The sad truth is that many Fortune 500 companies have turned a blind eye to the horrors inflicted on the LGBT community in Middle Eastern countries.

Hollywood’s hypocrisy is just as bad.

Celebrity websites are filled with stories about stars of stage and screen vacationing in exotic locales like the United Arab Emirates – where being gay can be a death sentence.

Talk show host Ellen DeGeneres recently rebuked Mississippi for protecting the rights of religious people.

“This is not politics, this is human rights,” she told her television audience.

Last year, Miss DeGeneres partied the night away at the Shangri-La Hotel in Dubai – a city where gays can be thrown in jail for simply sharing a public kiss.

If Miss DeGeneres is so concerned about human rights, why would she spend her money in a nation that would commit such atrocities?

Even family-friendly Disney is guilty of hypocrisy on the LGBT issue.

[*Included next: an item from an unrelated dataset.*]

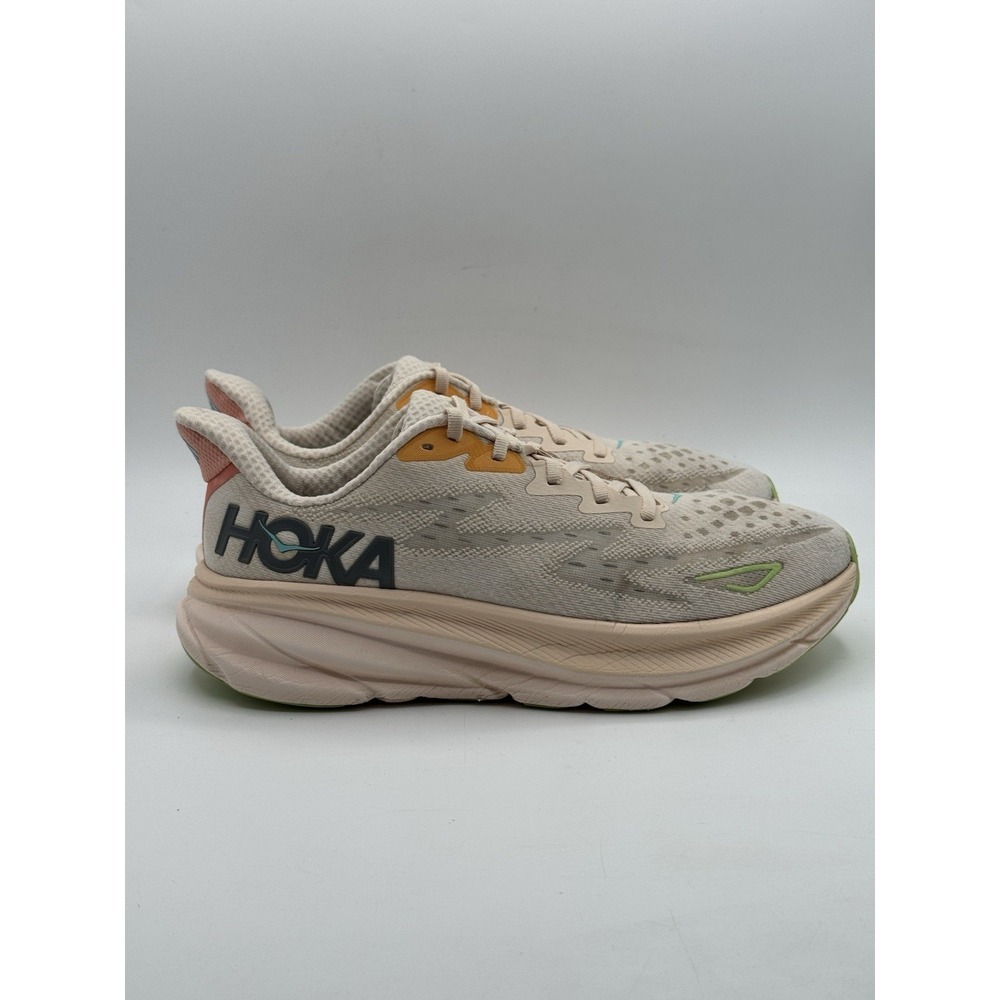 Hoka One One Women's Beige Athletic Shoes with Black Logo and Green Accent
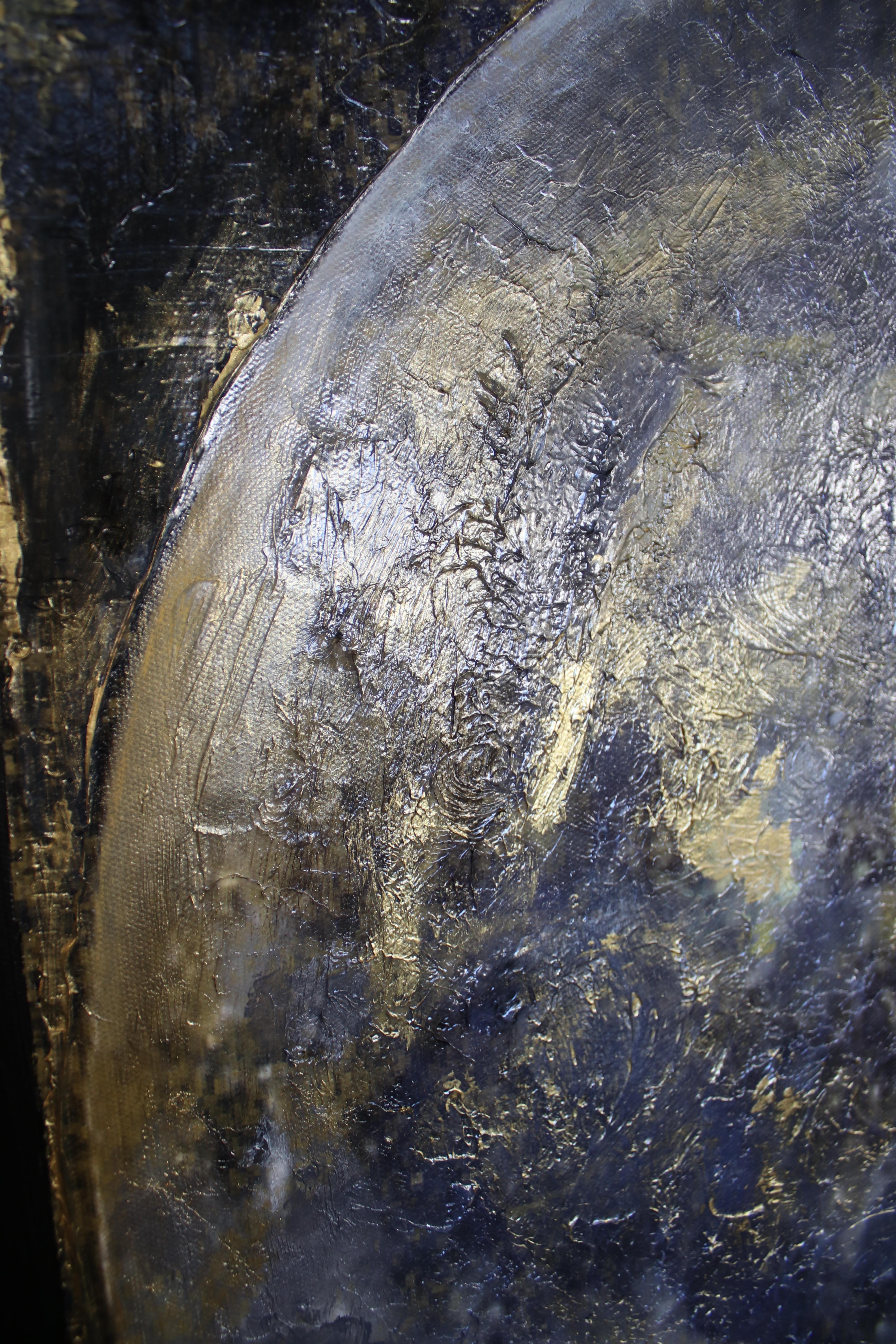 Gold MOON 4 Gold Black Space Painting Embellished Giclee On Canvas 45 x 60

Georgia lawmakers recently passed a bill that would protect pastors from performing same-sex weddings.

Disney threatened to boycott the state and take their business elsewhere.

Gov. Nathan Deal gave in to the bullies and vetoed the legislation.

Disney was willing to boycott Georgia for protecting Christian pastors – and yet just a few months ago they staged a performance of “Beauty & the Beast” in Dubai.

I asked Disney to explain why they would do business in a country that imprisons gay people – but so far they have not returned my phone calls or emails.

There’s only one way to stand up to corporate bullies – with your pocketbook.

I’m not the kind of person to tell you what to do with your hard-earned money. But as of today, I will no longer drink Coca-Cola products, nor will I mail packages through UPS.

And I’m proud to tell you that PayPal is no longer a pal of mine.